Work request:
Please restate, word for word, the lines below that begin at the one with "[camera trap, expert-labeled]" and end at the one with "common name: domestic cow". Leave out all other lines.

Dataset extract:

......

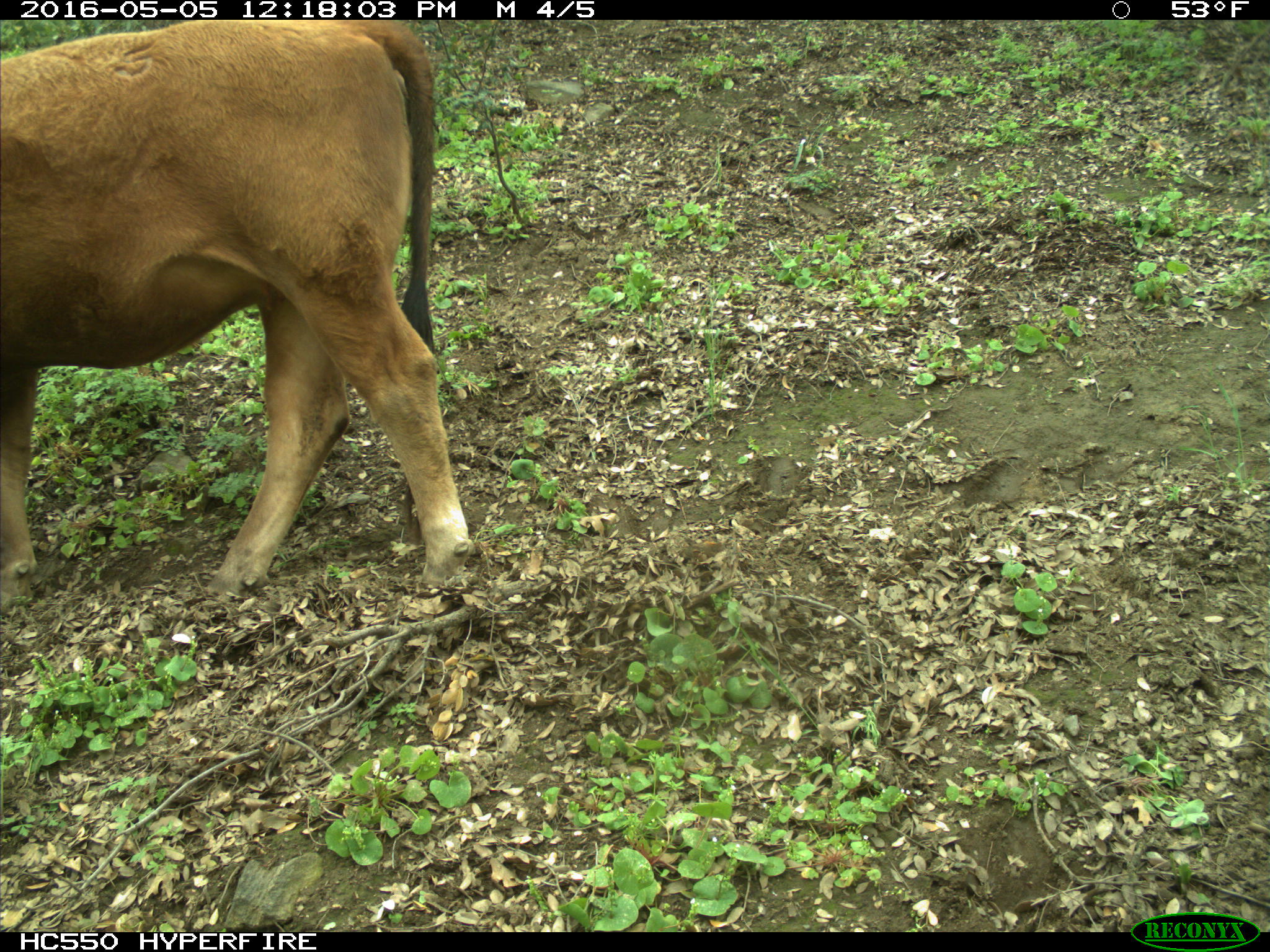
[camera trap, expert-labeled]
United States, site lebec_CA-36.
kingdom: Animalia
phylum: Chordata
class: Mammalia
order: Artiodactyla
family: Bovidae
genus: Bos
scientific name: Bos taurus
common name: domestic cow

......

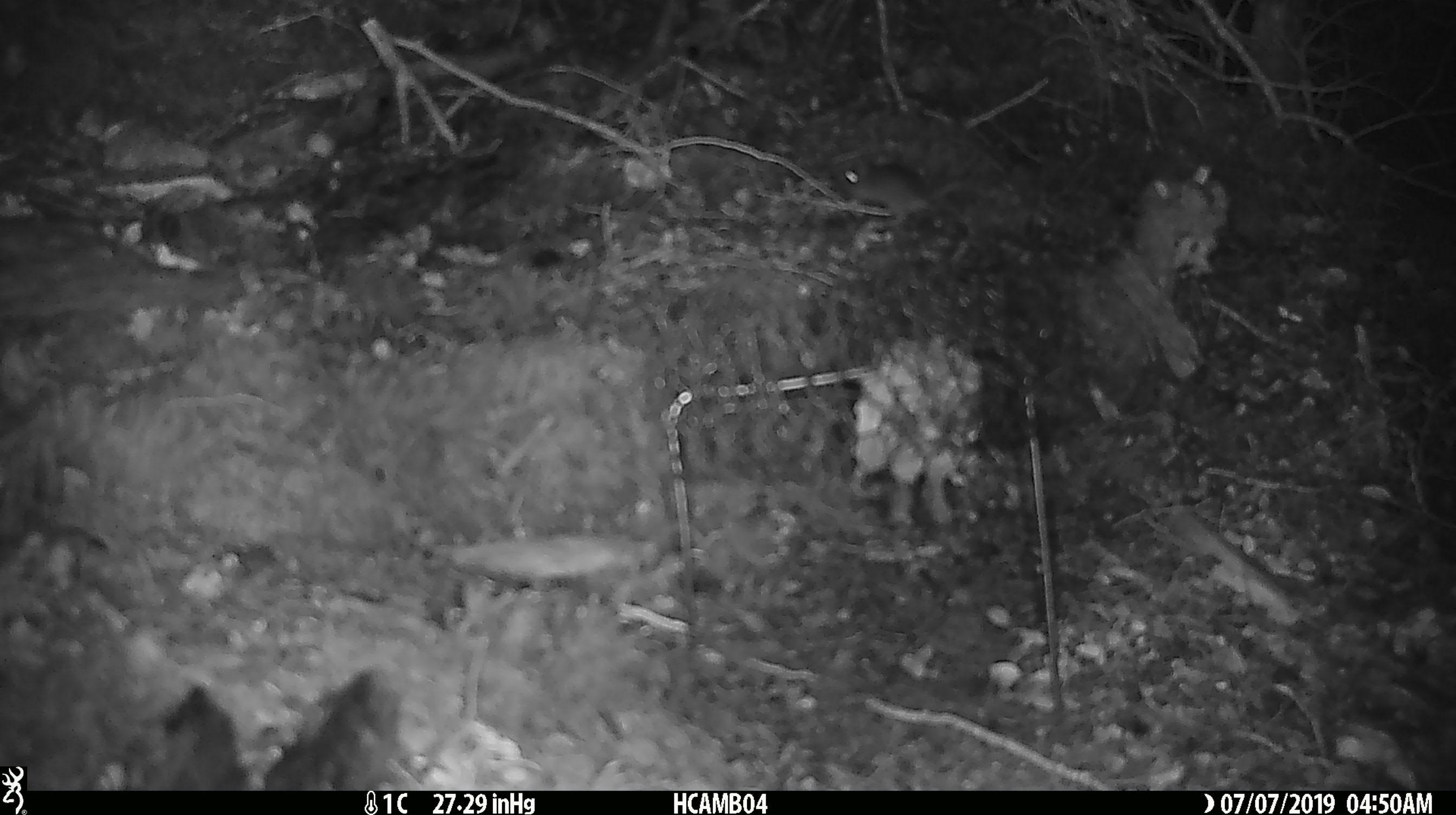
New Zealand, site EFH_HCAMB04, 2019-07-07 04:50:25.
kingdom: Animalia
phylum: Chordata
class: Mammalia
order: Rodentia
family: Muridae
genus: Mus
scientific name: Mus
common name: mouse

......

Response below:
[camera trap, expert-labeled]
United States, site lebec_CA-36.
kingdom: Animalia
phylum: Chordata
class: Mammalia
order: Artiodactyla
family: Bovidae
genus: Bos
scientific name: Bos taurus
common name: domestic cow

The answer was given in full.